Sent from my LG-H933 using Tapatalk


----------



## cb1021 (Sep 21, 2009)

Hey Solarz

Hows that wood holding up? Is it suitable for planted tanks? It's really soft no? It looks great, not sure if it can hold up long term though under water.


----------



## solarz (Aug 31, 2010)

cb1021 said:


> Hey Solarz
> 
> Hows that wood holding up? Is it suitable for planted tanks? It's really soft no? It looks great, not sure if it can hold up long term though under water.


It's holding up well so far, I have seen no sign of it breaking apart, though it does still leech tannin.


----------



## solarz (Aug 31, 2010)

Update!

Just some minor plant changes. The pearl weed is getting out of control, will need to trim it soon.

I'm really loving the driftwood! It provides a great focus for the tank, and I only need to adjust the plants around it. Even better, it serves as a refuge for my cherry shrimps.

Current fauna are SAEs, cardinals, rummynoses, white clouds, a couple of cories (down from 6, unfortunately), and a single BN pleco (recent addition), and of course, the obligatory Amano and Cherry shrimps, and various snails, including some nerites.

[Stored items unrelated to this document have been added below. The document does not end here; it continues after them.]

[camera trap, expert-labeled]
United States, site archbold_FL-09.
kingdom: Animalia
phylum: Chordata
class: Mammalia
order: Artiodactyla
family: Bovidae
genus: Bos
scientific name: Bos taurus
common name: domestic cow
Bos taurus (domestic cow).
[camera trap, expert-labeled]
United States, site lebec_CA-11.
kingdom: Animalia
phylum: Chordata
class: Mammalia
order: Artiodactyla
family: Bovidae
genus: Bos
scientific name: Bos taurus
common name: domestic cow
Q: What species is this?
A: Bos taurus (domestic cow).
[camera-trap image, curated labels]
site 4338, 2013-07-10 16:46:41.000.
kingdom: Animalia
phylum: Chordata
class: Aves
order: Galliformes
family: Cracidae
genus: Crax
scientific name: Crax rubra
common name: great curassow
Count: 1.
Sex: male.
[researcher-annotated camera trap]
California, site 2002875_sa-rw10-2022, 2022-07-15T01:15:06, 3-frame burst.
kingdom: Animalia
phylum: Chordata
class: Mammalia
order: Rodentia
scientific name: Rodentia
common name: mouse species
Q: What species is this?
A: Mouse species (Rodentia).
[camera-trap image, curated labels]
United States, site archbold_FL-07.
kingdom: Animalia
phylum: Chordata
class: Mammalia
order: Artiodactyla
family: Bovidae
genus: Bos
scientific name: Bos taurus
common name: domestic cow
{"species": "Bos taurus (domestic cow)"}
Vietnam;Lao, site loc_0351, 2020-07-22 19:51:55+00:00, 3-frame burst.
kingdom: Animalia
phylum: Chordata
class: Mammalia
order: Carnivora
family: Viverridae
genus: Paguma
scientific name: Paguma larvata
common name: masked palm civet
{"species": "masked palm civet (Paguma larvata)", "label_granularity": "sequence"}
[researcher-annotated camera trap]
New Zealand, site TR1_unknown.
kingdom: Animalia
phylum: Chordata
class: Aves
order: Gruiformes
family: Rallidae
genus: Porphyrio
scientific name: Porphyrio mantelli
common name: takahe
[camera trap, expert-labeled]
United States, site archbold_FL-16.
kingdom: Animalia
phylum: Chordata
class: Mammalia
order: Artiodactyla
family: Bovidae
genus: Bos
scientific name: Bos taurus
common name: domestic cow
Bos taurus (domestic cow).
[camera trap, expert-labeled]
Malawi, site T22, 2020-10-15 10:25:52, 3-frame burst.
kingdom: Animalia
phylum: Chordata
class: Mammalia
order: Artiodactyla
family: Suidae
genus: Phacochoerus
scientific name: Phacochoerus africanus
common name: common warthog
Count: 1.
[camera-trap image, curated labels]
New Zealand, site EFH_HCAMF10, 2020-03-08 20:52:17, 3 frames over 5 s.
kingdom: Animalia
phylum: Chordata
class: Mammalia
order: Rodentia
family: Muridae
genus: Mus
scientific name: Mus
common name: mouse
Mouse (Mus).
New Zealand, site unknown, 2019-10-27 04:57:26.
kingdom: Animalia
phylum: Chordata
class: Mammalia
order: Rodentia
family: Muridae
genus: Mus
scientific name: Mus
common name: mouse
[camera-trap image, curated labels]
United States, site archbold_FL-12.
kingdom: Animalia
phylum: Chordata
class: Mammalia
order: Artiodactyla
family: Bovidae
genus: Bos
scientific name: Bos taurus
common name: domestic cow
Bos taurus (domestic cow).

Future plans are to get even more cardinals.









Sent from my LG-D852 using Tapatalk


----------



## vraev (Mar 29, 2012)

Fantastic tank. Looks great. I love your SAE. They look like the real deal with clear / transparent fins (without any yellow hues). Is there a source you would recommend to get these true SAE?


----------



## solarz (Aug 31, 2010)

Some updates:

*March 10, 2019:*










*April 19, 2019:*










*May 14, 2019:* (New LED light!)










*June 7th, 2019*


----------



## vraev (Mar 29, 2012)

Most links appear broken. But tank looks great man. I think my next upgrade will be to a 120.


----------



## solarz (Aug 31, 2010)

vraev said:


> Most links appear broken. But tank looks great man. I think my next upgrade will be to a 120.


Thanks for letting me know about the links! I've fixed them, hopefully they'll work now.


----------



## vraev (Mar 29, 2012)

Looking great. Thanks for fixing the links


----------